Isso não é uma novidade, pois a Igreja de Deus sempre sofreu com o “mar revolto” e os “ventos contrários” (Cf. Mt 14, 22-33), realidade esta que foi transmitida pelo Concílio Vaticano II nestes termos: “A Igreja prossegue a sua peregrinação no meio das perseguições do mundo e das consolações de Deus, anunciando a cruz e a morte do Senhor até que Ele venha” (cfr. Cor. 11,26) (LG, 9).

Sem dúvida, a identidade de alguém pode ser entendida a partir das ideias que defende, mas não é menos verdade que conhecemos alguém quando descobrimos “contra o que ele luta”. O mundo não somente carece da luz de Cristo, frente ao que temos a vocação de ser “sal e luz” (Cf. Mt 5, 13-14), mas também é constantemente combatido pelas trevas da ignorância e do egoísmo, frente ao que precisamos tomar uma posição. Lembremos o que ensina São Paulo: “não te deixes vencer pelo mal, mas vence o mal pelo bem” (Rm 12, 21).

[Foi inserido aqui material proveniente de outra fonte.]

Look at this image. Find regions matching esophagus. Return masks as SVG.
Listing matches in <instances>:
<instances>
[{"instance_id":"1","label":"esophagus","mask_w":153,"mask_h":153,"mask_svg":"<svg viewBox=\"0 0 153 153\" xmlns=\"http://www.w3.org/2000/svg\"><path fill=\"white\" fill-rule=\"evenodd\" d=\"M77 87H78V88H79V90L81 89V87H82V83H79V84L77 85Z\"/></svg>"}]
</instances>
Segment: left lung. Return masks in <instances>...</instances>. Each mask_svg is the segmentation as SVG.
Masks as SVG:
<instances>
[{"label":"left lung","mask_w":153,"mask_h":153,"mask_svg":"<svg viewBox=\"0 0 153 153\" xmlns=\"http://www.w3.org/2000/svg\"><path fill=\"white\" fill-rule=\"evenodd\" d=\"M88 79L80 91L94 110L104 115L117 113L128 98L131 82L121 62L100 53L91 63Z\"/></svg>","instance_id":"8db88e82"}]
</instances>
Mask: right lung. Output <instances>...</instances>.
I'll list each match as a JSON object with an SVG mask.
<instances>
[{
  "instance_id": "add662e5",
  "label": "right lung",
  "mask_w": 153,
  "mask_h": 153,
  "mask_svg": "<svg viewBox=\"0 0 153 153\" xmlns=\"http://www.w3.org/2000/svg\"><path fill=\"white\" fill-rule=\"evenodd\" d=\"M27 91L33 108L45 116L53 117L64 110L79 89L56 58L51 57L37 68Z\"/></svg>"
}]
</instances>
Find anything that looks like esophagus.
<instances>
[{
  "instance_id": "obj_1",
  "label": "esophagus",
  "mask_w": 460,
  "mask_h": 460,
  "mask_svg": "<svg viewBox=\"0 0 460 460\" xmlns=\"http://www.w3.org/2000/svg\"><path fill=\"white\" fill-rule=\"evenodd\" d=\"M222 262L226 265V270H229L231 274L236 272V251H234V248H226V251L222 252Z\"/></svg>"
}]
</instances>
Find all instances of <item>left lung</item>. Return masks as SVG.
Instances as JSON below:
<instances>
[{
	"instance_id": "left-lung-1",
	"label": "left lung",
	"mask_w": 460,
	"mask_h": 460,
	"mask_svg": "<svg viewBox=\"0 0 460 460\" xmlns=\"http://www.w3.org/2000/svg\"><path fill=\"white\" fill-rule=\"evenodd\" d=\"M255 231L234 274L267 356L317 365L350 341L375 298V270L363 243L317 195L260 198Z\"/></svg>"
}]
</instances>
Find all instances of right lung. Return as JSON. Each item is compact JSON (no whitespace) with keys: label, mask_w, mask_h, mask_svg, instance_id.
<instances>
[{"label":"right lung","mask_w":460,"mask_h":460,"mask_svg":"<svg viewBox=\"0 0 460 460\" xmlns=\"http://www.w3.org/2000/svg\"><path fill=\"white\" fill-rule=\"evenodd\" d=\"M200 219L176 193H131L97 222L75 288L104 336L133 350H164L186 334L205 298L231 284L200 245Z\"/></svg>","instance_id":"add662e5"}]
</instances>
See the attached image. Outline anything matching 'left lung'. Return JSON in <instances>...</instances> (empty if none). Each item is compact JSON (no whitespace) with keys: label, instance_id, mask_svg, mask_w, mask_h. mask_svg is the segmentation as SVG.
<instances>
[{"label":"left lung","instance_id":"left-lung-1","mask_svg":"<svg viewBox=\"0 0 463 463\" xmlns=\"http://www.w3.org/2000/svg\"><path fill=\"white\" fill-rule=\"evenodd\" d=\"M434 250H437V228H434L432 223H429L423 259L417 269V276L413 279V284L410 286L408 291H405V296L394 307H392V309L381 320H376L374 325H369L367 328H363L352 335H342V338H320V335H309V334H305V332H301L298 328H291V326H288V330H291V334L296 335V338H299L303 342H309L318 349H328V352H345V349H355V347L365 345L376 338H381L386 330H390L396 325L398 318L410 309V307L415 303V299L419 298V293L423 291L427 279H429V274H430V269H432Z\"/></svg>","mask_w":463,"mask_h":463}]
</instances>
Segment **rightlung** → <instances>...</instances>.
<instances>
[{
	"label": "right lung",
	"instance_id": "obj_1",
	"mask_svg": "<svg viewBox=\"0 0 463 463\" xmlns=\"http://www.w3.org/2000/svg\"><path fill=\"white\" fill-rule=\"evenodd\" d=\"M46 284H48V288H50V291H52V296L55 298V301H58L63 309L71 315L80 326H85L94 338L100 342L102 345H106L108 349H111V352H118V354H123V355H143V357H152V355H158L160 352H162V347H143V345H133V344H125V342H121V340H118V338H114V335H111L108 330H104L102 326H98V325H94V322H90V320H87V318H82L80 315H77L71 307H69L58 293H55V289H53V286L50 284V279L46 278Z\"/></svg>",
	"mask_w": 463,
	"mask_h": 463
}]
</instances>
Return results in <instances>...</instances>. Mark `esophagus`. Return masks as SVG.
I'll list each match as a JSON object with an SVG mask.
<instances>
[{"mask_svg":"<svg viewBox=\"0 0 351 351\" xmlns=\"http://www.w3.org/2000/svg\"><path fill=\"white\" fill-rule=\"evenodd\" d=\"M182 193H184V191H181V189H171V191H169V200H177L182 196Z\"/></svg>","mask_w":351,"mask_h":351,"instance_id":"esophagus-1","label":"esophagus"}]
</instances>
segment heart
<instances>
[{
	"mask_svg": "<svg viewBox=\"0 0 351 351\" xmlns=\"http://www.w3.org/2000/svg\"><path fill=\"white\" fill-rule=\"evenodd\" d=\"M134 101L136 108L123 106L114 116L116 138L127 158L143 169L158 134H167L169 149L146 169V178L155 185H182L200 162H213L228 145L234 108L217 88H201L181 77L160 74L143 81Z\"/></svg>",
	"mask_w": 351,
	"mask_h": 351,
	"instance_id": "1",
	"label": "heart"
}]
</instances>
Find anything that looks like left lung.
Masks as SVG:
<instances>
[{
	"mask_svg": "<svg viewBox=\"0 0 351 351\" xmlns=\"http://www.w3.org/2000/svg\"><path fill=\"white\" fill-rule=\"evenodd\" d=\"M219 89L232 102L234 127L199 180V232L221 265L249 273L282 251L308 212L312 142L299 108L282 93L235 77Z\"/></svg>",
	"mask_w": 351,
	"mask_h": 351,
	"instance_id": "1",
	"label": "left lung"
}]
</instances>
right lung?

Nesta batalha, ensina o Concílio, “(A Igreja) é robustecida pela força do Senhor ressuscitado, de modo a vencer, pela paciência e pela caridade, as suas aflições e dificuldades tanto internas como externas, e a revelar, velada mas fielmente, o seu mistério, até que por fim se manifeste em plena luz” (LG, 9).

É importante recordar que em sua caminhada histórica a Igreja se opõe ao mal sendo ela mesma ferida em seus membros. Porém, isto não pode nos acovardar, ao contrário, manifesta ainda mais claramente a origem santa de nossa vocação e missão, fazendo brilhar em meio às limitações humanas o esplendor da Verdade Divina.

Esta verdade e bondade que vêm de Deus é Jesus Cristo, o Filho Amado, que, ao mesmo tempo em que cura os membros doentes e vacilantes da Igreja, é alimento e salvação para o mundo inteiro “para iluminar os que jazem nas trevas, na sombra da morte, e dirigir nossos passos no caminho da paz” (Lc 1, 79).

A Igreja existe para proclamar a Vida e Ressurreição de Jesus, esta é sua bandeira e sua arma contra todo mal e egoísmo que há. Oxalá vivêssemos plenamente esta realidade e dispuséssemos de tudo o que somos e temos para levar esta luz de verdade até os confins da terra.